Marcel Proust. On his mother's side

From 14 april to 28 August 2022

The "Marcel Proust. On his mother's side" exhibition is the first in France to focus on the writer through the prism of his Jewishness.

Marking the centenary of his death, it features 150 paintings, drawings, prints and documents, including major works by Monet (one of his favourite painters), Rodin, Bonnard and Vuillard, and proofs of Swann’s Way and Sodom and Gomorrah corrected by the author. The exhibition explores this fundamental aspect of the personality and work of Marcel Proust (1871-1922), who after his mother’s death in 1905 set to work in earnest, driven by his will to “do something that would have pleased mother”. The writing of his great work, In Search of Lost Time, became his prime preoccupation until he died.

After highlighting Proust’s ties with his mother’s family, the Weils (Jews perfectly integrated into the modern bourgeoisie of their time and who played a major role in the history of the Jews in France), the exhibition illustrates the author’s social life, the committed position he took regarding the Dreyfus Affair, his vision of the homosexual as an alter ego of the Jew, the burgeoning of modernism led by Jewish intellectuals and artists at the beginning of the 20th century, and the question of memory, a central element of Jewish identity and in the writing of In Search of Lost Time. It also evokes the important places in his life, his contributions to La Revue blanche, the influence of the English writer John Ruskin (Proust and his mother translated Sesame and Lilies), the similarities between the structure of Proustian manuscripts and that of the Talmud, his interest in the Book of Esther and the Zohar, the Jewish characters in In Search of Lost Time, anti-Semitism in late 19th and early 20th-century France, and the critical receptions his publications received in Zionist reviews in the 1920s. Through Proust’s Jewishness, the exhibition also reveals the too often ignored contribution of the Jews in 19th-century France, where they gained access to all spheres of political, economic, social and cultural life in an integration process unprecedented in European history.

• _ACTIONS TO TAKE_:
(a) According to the Proust exhibition text, how many works and documents does the exhibition feature?
(b) Please carry on the Proust exhibition text, picking up after its final sentence.

• _DATA SECTION_:
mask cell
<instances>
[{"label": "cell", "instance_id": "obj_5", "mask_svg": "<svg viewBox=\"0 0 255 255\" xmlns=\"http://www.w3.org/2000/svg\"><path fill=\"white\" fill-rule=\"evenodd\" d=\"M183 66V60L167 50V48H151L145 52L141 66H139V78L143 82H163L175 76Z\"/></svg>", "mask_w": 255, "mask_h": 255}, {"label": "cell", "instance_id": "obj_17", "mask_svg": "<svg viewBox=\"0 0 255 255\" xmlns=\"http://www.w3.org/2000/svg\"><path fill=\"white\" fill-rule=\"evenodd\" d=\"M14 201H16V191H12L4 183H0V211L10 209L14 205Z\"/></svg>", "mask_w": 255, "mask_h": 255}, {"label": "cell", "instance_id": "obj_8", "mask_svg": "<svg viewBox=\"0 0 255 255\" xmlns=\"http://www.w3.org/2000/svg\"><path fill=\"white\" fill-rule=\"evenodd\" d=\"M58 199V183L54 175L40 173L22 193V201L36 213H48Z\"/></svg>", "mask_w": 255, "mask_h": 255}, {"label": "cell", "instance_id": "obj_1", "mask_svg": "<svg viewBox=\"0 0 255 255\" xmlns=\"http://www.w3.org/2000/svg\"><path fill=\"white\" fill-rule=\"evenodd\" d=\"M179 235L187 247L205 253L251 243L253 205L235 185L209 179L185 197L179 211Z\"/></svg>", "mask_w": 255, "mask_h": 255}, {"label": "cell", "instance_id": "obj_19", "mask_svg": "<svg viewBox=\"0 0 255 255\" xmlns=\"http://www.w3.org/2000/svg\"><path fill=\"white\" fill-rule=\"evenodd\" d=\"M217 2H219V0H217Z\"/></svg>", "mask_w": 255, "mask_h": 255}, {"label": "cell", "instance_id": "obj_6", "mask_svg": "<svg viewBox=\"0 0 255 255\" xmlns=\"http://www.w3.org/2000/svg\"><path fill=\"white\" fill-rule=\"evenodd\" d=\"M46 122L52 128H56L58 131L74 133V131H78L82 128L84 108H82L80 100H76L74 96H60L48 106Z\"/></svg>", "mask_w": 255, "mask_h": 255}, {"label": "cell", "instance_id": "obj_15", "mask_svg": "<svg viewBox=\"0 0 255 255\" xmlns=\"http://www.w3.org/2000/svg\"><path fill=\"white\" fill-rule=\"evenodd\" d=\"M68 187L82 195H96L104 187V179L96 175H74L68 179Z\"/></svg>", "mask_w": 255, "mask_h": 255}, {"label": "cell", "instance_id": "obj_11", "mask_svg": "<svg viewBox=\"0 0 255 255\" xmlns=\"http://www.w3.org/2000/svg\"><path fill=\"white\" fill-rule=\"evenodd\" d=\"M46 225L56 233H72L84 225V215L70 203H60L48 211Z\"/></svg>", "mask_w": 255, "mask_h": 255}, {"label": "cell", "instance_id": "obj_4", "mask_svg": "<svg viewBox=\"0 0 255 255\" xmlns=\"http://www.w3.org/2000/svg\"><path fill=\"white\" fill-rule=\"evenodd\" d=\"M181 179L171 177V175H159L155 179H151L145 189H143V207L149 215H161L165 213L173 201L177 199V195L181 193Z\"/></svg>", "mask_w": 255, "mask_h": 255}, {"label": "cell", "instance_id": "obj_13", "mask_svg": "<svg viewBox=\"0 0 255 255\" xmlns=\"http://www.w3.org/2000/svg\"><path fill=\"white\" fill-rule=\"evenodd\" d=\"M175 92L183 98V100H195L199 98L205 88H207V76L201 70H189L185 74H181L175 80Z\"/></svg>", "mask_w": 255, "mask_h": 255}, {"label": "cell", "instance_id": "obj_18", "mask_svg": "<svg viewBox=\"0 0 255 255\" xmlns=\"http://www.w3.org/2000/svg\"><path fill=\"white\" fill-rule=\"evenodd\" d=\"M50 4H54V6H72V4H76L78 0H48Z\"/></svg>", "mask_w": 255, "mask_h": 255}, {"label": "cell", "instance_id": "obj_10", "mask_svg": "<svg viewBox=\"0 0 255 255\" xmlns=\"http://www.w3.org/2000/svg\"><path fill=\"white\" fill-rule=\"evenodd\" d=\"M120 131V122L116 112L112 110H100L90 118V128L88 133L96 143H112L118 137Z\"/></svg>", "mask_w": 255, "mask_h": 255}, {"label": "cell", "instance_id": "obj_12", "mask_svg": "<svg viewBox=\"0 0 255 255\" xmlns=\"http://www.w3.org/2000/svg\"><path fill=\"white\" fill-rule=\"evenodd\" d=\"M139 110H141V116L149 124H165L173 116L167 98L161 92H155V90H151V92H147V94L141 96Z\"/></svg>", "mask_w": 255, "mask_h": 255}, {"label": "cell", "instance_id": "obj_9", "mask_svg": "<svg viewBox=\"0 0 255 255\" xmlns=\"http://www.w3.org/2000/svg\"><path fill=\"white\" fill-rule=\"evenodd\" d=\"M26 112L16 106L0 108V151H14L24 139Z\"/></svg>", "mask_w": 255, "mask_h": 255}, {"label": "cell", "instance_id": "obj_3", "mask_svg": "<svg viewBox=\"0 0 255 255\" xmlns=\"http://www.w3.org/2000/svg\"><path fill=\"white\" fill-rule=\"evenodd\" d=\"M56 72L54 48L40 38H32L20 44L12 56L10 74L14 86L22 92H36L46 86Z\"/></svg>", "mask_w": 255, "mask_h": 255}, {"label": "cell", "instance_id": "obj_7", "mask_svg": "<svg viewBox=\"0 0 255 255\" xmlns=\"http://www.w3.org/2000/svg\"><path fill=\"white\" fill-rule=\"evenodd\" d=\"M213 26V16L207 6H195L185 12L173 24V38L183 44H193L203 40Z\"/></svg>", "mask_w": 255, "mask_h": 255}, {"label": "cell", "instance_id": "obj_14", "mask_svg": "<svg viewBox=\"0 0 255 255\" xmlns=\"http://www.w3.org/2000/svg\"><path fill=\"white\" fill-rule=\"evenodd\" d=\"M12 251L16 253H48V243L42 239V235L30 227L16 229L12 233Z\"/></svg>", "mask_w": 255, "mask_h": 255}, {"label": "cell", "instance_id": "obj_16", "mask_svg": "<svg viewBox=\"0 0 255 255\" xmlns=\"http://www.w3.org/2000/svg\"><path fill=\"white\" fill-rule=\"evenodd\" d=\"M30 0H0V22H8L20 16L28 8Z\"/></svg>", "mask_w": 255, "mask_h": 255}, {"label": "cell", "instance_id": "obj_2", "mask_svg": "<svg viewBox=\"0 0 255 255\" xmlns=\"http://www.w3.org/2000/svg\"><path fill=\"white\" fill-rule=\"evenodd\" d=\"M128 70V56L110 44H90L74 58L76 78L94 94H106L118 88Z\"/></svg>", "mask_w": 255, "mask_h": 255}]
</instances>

• _ANSWERS IN ORDER_:
(a) 150 paintings, drawings, prints and documents.

(b)
The exhibition benefits from loans by some thirty institutions, including the National Gallery in London, the Louvre, the Musée Carnavalet, the Musée Proust at Illiers-Combray and exceptional loans by the Bibliothèque Nationale de France and the Musée d’Orsay.

Catalogue in French, co-published by mahJ and RMN – Grand-Palais (272 pages, 39 €).

Curator

Isabelle Cahn, General Curator of Paintings at Orsay Museum, Paris.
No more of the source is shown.